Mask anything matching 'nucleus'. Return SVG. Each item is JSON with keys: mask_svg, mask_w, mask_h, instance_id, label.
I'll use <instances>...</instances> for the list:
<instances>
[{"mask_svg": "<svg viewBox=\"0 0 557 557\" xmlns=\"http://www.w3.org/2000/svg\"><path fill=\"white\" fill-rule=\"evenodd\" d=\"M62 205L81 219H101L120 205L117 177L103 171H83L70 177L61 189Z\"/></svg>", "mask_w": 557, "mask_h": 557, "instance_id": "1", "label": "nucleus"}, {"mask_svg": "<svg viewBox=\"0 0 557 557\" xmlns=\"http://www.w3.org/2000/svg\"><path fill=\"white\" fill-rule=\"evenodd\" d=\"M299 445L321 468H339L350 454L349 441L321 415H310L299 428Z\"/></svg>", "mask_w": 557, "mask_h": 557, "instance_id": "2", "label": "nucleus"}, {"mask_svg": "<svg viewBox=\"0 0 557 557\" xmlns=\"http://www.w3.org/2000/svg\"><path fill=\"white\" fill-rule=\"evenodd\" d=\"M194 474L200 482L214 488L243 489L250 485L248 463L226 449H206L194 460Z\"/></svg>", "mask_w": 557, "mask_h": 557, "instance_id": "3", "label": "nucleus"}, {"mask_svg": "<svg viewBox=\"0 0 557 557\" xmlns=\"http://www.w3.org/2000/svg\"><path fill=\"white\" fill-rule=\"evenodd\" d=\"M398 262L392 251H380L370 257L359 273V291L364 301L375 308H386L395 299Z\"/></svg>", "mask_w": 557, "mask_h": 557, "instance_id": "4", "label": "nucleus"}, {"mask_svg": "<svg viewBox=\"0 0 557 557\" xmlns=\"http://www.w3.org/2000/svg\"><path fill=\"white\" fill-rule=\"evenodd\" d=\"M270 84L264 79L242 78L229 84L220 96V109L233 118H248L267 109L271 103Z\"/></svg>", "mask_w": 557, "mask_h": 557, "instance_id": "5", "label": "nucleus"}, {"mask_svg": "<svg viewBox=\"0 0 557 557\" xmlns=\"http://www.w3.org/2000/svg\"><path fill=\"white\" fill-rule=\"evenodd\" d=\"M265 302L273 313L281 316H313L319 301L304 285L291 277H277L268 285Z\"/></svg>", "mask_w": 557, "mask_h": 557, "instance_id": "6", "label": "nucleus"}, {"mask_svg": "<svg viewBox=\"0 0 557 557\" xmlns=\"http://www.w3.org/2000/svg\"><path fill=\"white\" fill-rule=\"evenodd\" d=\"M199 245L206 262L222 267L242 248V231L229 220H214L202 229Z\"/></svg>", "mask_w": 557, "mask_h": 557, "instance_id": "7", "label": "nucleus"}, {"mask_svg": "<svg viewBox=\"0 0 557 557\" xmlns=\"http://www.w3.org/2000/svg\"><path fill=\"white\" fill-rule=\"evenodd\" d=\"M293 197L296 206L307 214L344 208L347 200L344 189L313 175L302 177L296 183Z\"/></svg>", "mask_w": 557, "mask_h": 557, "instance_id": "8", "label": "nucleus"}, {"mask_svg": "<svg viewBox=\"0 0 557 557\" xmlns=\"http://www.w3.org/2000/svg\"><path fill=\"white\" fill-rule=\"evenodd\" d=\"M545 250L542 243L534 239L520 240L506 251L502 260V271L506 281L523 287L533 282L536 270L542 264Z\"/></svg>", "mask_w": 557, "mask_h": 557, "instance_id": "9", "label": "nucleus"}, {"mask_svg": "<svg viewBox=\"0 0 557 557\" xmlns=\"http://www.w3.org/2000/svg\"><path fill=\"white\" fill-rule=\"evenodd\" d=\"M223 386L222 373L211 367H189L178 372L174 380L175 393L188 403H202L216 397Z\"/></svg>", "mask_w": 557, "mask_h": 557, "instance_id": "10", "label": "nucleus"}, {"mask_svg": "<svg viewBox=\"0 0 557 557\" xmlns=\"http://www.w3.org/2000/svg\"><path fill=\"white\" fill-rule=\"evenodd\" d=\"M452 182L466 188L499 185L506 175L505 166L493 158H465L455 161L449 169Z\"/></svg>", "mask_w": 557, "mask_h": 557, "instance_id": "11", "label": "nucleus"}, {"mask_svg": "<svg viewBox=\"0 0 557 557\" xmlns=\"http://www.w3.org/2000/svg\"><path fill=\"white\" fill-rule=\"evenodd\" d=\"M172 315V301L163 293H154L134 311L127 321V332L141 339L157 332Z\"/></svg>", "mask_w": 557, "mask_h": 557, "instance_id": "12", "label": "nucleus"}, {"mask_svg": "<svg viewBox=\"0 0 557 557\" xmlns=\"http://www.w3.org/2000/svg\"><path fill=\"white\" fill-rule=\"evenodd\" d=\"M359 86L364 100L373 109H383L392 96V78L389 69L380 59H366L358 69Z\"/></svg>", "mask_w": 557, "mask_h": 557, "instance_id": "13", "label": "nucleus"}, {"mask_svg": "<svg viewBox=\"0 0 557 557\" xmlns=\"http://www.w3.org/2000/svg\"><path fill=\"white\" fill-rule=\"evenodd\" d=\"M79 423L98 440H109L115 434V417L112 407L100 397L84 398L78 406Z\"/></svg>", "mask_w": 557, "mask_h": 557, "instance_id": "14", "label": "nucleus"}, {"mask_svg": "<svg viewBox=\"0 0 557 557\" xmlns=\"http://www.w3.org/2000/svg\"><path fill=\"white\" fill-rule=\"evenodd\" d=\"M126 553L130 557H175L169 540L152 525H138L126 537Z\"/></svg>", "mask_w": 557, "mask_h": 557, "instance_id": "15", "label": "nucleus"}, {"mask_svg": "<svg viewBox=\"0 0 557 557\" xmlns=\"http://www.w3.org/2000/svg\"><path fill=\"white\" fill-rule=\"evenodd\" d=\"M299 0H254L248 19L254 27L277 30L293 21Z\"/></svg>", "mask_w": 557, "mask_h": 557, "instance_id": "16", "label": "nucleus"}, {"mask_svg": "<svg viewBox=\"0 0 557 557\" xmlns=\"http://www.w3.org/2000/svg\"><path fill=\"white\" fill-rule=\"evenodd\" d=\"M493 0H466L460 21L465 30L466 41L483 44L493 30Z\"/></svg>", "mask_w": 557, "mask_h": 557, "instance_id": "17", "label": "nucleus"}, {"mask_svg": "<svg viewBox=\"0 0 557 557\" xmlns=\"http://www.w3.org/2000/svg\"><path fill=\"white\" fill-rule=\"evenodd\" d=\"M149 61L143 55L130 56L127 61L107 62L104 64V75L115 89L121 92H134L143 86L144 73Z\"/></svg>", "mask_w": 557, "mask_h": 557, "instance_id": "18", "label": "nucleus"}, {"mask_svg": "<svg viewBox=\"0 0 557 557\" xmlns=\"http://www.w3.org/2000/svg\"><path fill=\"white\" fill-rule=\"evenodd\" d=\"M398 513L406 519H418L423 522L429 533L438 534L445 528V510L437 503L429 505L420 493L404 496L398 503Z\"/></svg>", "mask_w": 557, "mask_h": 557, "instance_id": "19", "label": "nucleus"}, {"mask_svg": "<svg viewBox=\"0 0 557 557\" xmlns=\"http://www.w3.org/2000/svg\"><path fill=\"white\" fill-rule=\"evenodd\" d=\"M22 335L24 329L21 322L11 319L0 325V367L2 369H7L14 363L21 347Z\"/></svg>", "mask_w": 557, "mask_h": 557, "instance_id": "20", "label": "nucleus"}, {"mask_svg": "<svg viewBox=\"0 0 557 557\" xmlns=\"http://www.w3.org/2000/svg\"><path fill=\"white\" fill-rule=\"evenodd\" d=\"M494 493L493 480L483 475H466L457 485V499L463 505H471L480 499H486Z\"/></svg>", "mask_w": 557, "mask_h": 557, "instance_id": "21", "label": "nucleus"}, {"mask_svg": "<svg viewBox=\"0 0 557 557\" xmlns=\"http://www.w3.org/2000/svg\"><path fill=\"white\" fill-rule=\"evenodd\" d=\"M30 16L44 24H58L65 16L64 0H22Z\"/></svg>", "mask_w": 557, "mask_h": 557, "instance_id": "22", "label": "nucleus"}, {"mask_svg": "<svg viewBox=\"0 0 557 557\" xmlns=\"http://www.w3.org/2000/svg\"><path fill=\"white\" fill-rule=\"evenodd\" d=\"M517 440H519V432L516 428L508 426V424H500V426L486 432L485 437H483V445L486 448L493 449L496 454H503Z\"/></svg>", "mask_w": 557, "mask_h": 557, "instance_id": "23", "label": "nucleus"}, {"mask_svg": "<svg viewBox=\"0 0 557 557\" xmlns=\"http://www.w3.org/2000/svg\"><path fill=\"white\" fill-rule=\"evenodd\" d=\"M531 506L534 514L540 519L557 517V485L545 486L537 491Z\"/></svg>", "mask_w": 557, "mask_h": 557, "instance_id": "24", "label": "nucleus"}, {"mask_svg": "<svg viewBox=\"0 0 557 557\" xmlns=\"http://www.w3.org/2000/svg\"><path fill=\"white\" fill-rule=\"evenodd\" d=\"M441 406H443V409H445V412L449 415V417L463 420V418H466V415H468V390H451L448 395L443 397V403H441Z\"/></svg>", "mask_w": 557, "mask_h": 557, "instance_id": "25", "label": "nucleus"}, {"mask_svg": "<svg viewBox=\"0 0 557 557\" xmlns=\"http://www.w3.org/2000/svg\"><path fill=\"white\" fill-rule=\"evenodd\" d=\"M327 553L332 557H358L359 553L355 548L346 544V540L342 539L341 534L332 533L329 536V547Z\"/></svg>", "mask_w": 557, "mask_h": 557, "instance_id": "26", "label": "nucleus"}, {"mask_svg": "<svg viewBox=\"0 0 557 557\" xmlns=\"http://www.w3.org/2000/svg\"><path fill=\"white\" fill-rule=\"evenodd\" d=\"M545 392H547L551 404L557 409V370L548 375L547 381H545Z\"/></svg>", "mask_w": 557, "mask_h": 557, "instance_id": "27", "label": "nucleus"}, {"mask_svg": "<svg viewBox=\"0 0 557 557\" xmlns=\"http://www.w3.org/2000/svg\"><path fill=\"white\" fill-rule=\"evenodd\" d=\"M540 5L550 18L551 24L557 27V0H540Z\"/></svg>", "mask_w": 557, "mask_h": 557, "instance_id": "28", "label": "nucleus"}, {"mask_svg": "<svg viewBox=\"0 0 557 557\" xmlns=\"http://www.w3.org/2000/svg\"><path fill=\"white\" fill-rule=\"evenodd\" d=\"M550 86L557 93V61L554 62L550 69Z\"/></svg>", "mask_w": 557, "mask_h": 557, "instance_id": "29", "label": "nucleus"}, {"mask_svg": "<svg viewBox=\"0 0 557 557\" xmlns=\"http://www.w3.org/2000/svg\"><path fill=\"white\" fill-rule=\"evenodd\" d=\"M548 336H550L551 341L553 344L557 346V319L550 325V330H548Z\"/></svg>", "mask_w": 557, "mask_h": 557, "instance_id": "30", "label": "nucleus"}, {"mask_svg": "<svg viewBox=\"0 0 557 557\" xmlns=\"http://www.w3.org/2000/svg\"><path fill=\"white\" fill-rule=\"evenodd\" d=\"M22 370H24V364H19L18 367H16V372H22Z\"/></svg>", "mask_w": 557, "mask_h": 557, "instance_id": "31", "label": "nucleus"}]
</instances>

> **Written problem**: Which lines above contain the string "instances"? Copy each of them in full.

> **Answer in full**:
I'll use <instances>...</instances> for the list:
<instances>
</instances>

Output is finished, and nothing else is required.